* _Dataset content_
────────────────
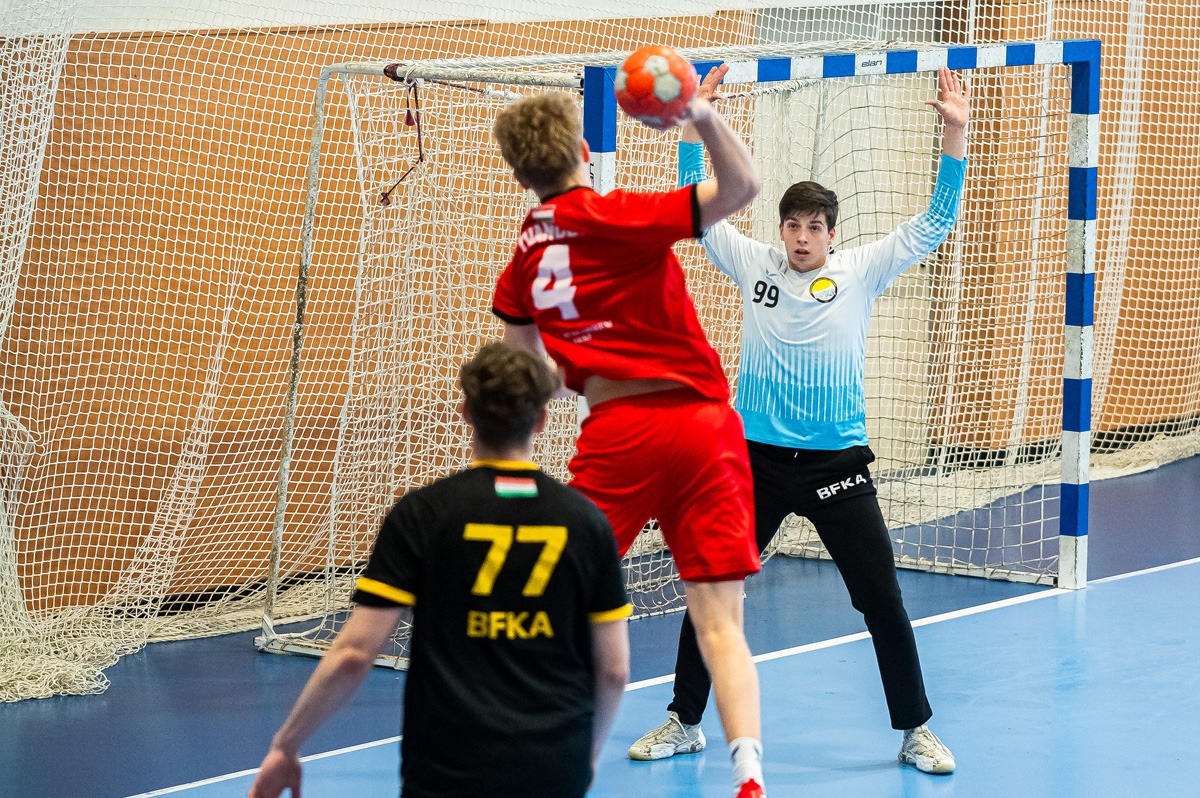 2025-04-22 BFKA U20 – Veszprém Handball Academy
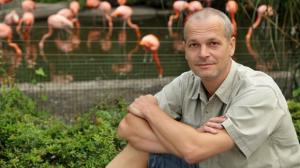 Pan Petr Čolas, dlouholetý ředitel Zoo Ostrava. Foto: Eva Palkovičová, Zoo Ostrava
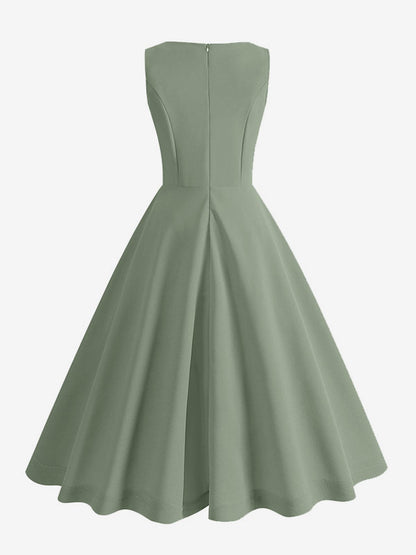 Chic Fitted Pink Gown With A Line Skirt Perfect For Summer Events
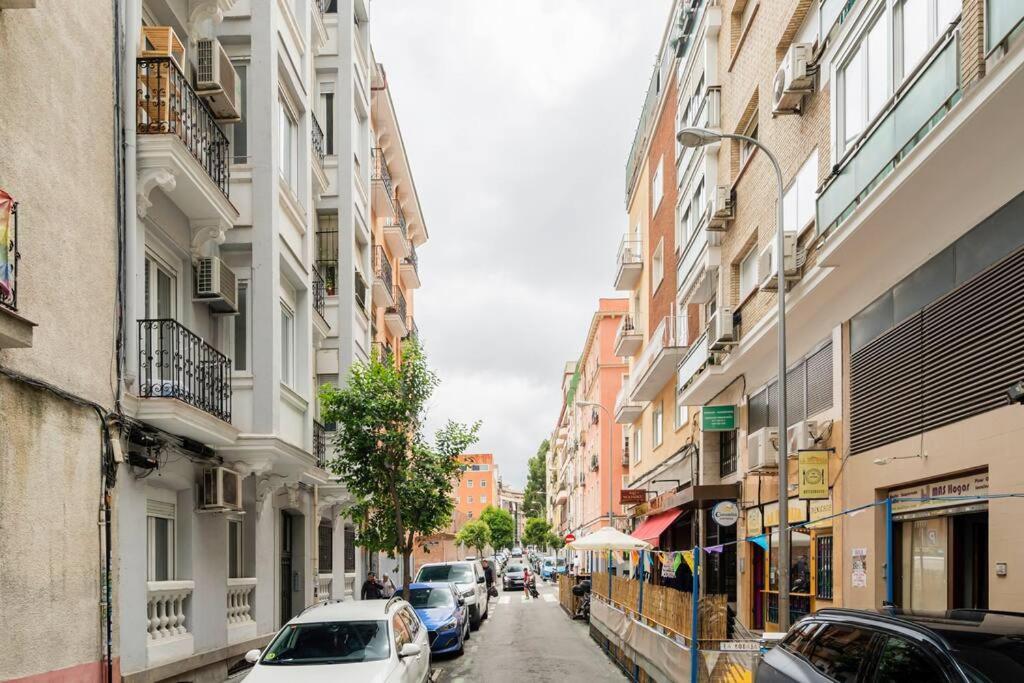 Cosy Interior Ground Floor In Barrio Salamanca-Boc5 مدريد المظهر الخارجي الصورة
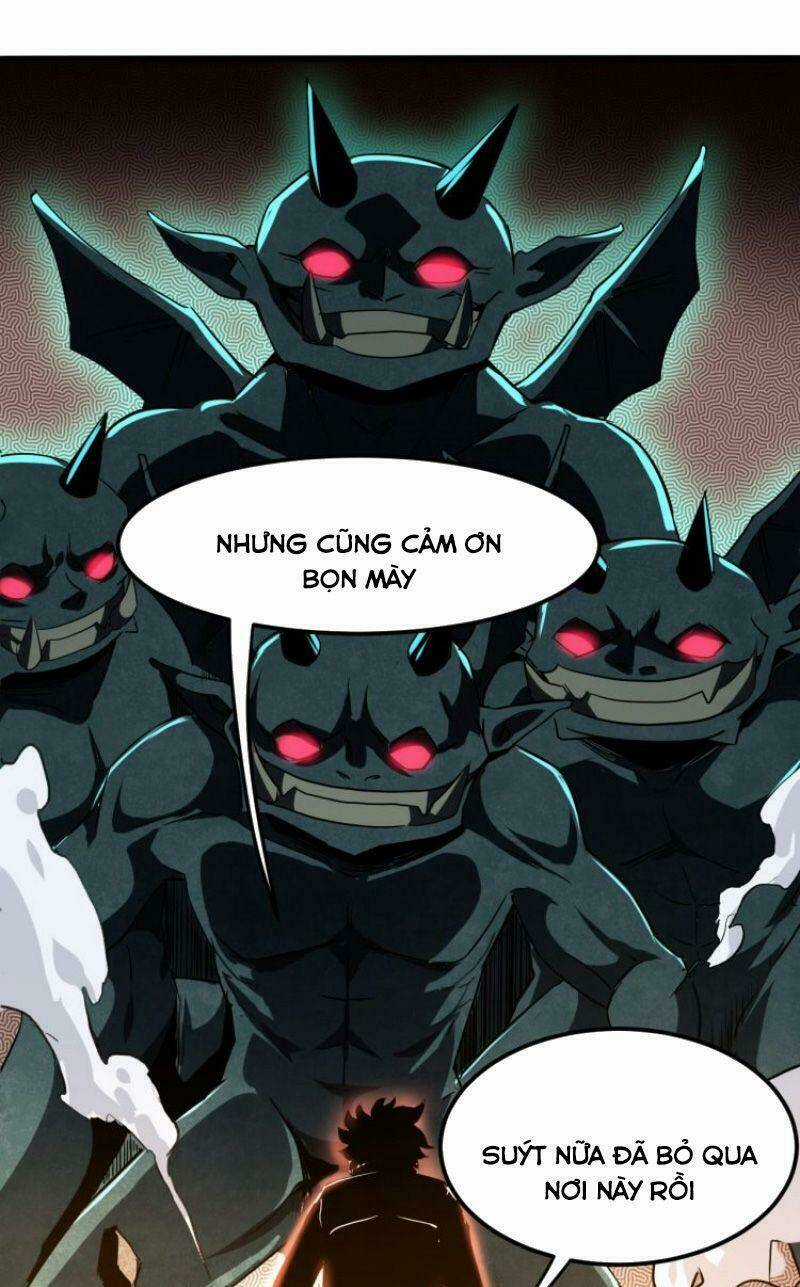 Tôi Dựa Vào Bug Làm Ông Nội Người Ta Chapter 3 trang 50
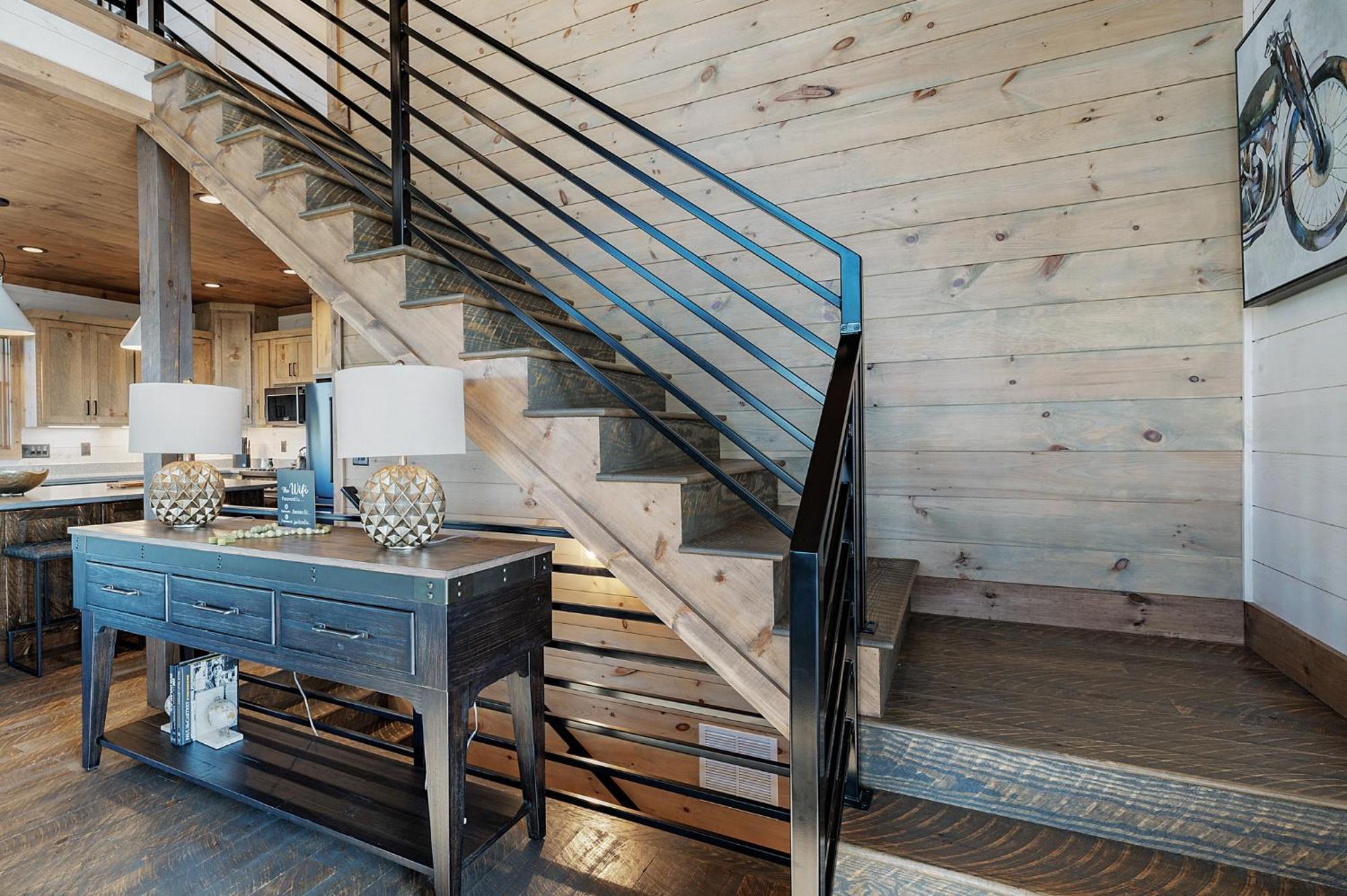Mountain Air - Luxury Mountain View Cabin Blue Ridge Exteriör bild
────────────────
Turn the entries above into a numbered list with no blank lines, keeping only their text and leaving the pictures out.

1.  2025-04-22 BFKA U20 – Veszprém Handball Academy
2.  Pan Petr Čolas, dlouholetý ředitel Zoo Ostrava. Foto: Eva Palkovičová, Zoo Ostrava
3.  Chic Fitted Pink Gown With A Line Skirt Perfect For Summer Events
4.  Cosy Interior Ground Floor In Barrio Salamanca-Boc5 مدريد المظهر الخارجي الصورة
5.  Tôi Dựa Vào Bug Làm Ông Nội Người Ta Chapter 3 trang 50
6. Mountain Air - Luxury Mountain View Cabin Blue Ridge Exteriör bild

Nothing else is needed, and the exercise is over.